• [WORK TO COMPLETE]
a - From the post on event studies, copy out the passage from "This framing should" up to and including "point in time.".
b - In the post on event studies, what name is given to the difference between what actually happened and what the model says should have happened?
c - Decide whether each statement agrees with the post on event studies. Answer yes or no, and quote the words from the post that settle it.
(i) MacKinlay's paper frames everything around stock prices and earnings announcements.
(ii) The counterfactual of what the stock price would have done without the event is called the abnormal return.
(iii) The event study has been doing causal inference since the 1990s.

• [EXCERPTED TEXT]
=== Section Start ===
There is a method in empirical economics that has been quietly doing what data scientists now call causal inference since the 1930s. It is called the event study. The canonical reference is A. Craig MacKinlay’s 1997 paper in the Journal of Economic Literature, and while the paper frames everything around stock prices and earnings announcements, the underlying machinery is general enough to apply to almost any time series problem where you want to measure the effect of a well-defined event.
This post is a walkthrough of that machinery — the intuition, the mathematics, and a deliberate translation into modern DS language at each step. I came to this through a careful reading of the MacKinlay paper, and the translation exercise turned out to be genuinely illuminating. If you work in operations, platform engineering, product analytics, or applied ML, there is probably a problem in your backlog that this framework fits better than whatever you are currently reaching for.
- The Core Idea
- The Fundamental Formula
- Normal Return Models
- The Timeline Architecture
- Statistical Assumptions and What They Actually Mean
- Estimation: OLS on the Market Model
- Statistical Tests
- On Returns vs. Raw Values
- Applications Beyond Finance
- Python Packages
- Summary
The Core Idea
The goal of an event study is to measure the effect of a well-defined economic event on the value of a firm. MacKinlay’s starting observation is elegant: if markets are rational, the impact of an event will be reflected immediately in security prices. You do not need to model the entire economy to measure this impact — you just look at the price reaction.
More precisely, the method asks: what would the stock price have done had the event not occurred? That counterfactual is called the normal return. The difference between what actually happened and what the model says should have happened is the abnormal return — the event’s fingerprint in the data.
This framing should already feel familiar. In modern data science terms:
An event study measures whether the residuals from a baseline model behave non-randomly around a specific point in time.
=== Section End ===
• [EXERCISE DATA]
=== Section Start ===
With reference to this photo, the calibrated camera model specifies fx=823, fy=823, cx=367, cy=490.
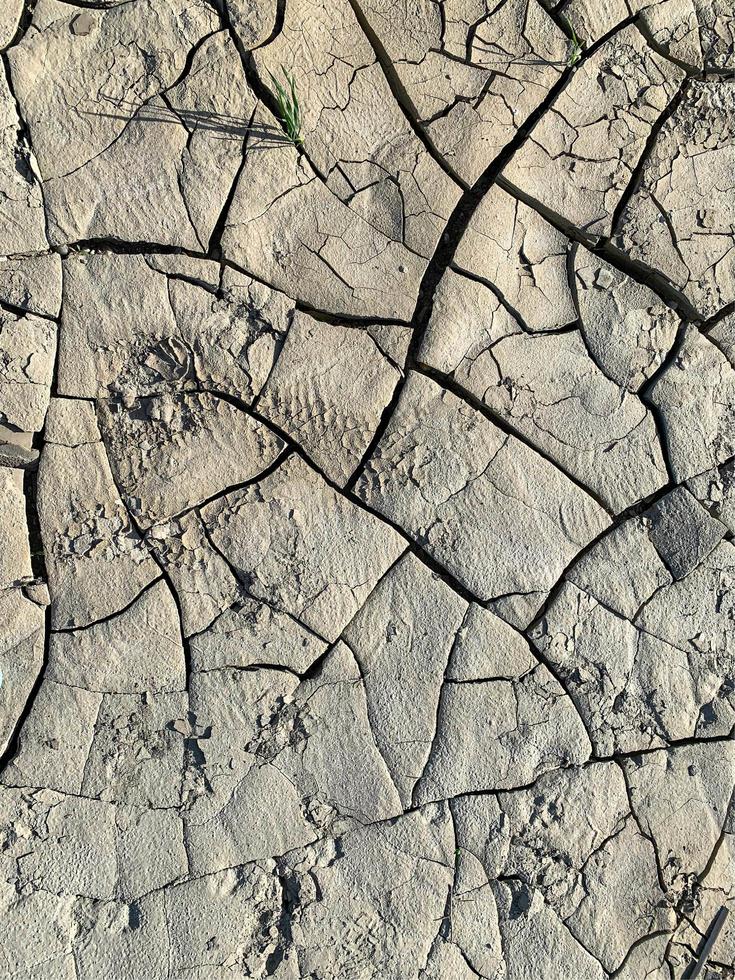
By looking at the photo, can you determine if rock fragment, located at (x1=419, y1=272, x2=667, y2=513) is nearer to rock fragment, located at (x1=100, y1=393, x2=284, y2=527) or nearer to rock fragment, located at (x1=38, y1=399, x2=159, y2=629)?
rock fragment, located at (x1=100, y1=393, x2=284, y2=527)

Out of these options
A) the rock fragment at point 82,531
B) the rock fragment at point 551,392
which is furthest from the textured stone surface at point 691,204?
the rock fragment at point 82,531

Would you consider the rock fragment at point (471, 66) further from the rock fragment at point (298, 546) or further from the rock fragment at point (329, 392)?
A: the rock fragment at point (298, 546)

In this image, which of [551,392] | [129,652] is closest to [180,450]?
[129,652]

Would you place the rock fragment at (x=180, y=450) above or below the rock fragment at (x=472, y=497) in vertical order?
above

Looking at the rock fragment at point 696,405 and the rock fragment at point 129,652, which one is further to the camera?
the rock fragment at point 696,405

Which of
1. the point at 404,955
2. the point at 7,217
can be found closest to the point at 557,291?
the point at 7,217

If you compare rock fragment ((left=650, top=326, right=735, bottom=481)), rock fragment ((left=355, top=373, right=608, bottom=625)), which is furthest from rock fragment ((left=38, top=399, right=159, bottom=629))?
rock fragment ((left=650, top=326, right=735, bottom=481))

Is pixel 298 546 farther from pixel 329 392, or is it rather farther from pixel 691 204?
pixel 691 204

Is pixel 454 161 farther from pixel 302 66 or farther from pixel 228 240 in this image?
pixel 228 240
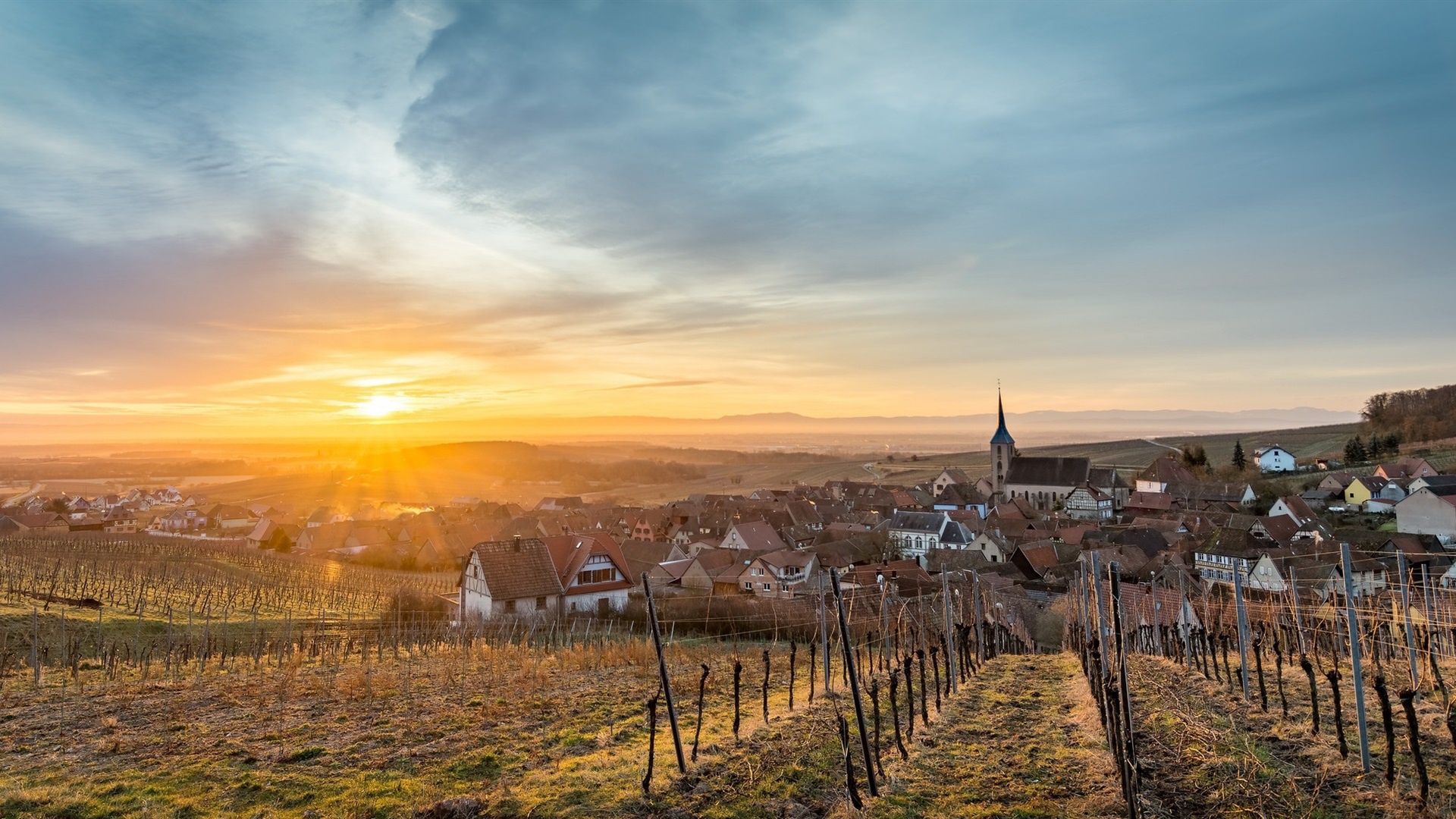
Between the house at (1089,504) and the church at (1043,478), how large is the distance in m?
1.03

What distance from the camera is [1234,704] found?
12344 millimetres

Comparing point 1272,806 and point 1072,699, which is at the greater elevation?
point 1272,806

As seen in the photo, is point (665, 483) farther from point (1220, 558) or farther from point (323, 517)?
point (1220, 558)

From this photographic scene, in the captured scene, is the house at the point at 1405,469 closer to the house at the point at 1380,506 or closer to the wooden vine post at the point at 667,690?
the house at the point at 1380,506

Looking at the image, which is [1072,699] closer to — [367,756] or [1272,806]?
[1272,806]

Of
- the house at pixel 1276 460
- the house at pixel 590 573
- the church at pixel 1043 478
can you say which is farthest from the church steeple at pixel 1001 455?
the house at pixel 590 573

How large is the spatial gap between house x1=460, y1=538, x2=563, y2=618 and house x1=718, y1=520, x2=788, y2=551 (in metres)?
21.8

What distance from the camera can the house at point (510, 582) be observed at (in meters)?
37.8

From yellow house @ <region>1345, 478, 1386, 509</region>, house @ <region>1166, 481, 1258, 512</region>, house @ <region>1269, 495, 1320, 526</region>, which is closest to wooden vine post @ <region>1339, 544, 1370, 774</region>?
house @ <region>1269, 495, 1320, 526</region>

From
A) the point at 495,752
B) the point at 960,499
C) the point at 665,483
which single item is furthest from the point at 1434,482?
the point at 665,483

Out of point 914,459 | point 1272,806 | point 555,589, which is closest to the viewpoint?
point 1272,806

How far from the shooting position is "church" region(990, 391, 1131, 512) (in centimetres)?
9462

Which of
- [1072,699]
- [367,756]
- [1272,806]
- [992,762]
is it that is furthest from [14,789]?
[1072,699]

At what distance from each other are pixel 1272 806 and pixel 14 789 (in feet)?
44.5
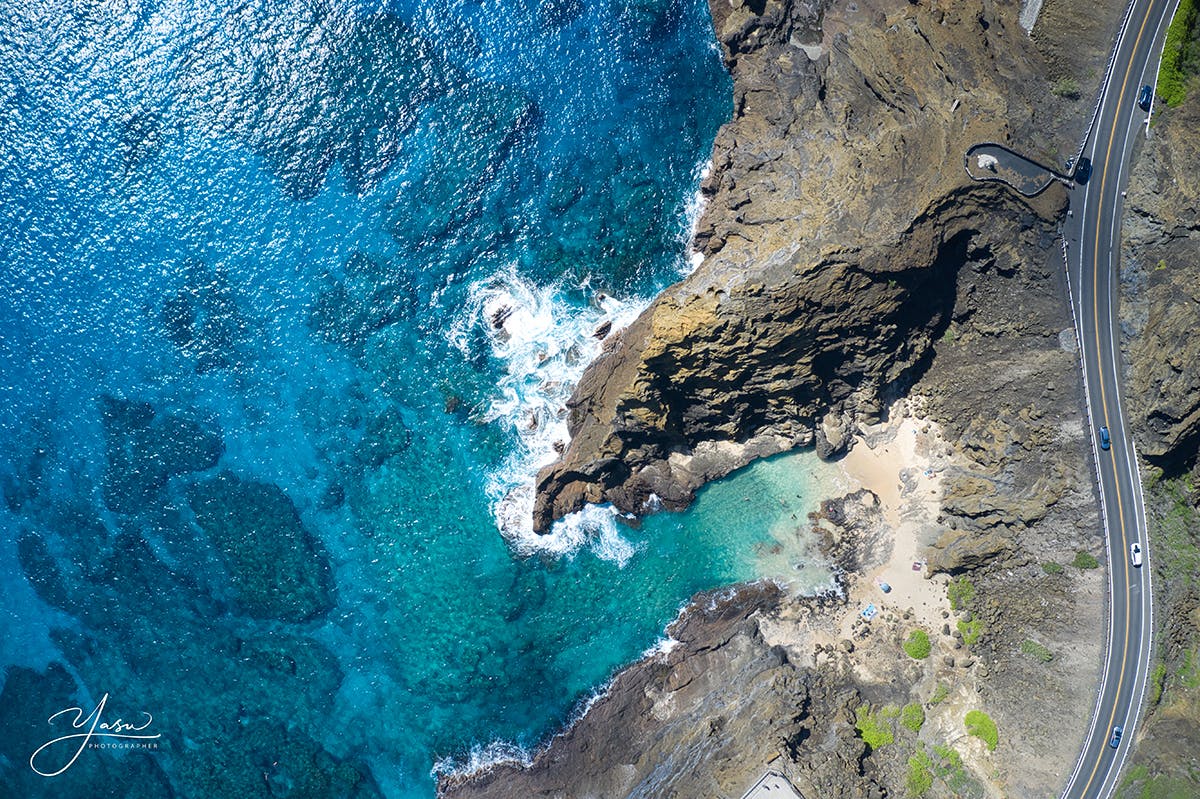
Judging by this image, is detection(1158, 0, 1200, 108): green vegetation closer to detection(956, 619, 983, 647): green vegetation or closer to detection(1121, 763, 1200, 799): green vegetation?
detection(956, 619, 983, 647): green vegetation

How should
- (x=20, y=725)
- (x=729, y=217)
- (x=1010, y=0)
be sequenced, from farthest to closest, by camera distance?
(x=20, y=725) < (x=729, y=217) < (x=1010, y=0)

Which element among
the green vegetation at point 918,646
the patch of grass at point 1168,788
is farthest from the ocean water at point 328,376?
the patch of grass at point 1168,788

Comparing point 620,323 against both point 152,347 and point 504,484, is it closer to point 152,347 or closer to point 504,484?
point 504,484

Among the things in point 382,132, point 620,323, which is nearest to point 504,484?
point 620,323

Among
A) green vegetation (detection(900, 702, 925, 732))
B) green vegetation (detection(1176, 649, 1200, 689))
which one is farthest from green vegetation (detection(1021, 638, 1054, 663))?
green vegetation (detection(900, 702, 925, 732))

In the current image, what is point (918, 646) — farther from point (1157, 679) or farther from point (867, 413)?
point (867, 413)

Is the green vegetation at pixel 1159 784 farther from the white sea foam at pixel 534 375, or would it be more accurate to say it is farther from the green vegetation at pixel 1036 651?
the white sea foam at pixel 534 375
=== Section End ===
• [OUTPUTS BY TASK]
a -
This framing should already feel familiar. In modern data science terms:
An event study measures whether the residuals from a baseline model behave non-randomly around a specific point in time.

b - The abnormal return.

c -
(i) Yes: "the paper frames everything around stock prices and earnings announcements"
(ii) No: "That counterfactual is called the normal return."
(iii) No: "has been quietly doing what data scientists now call causal inference since the 1930s"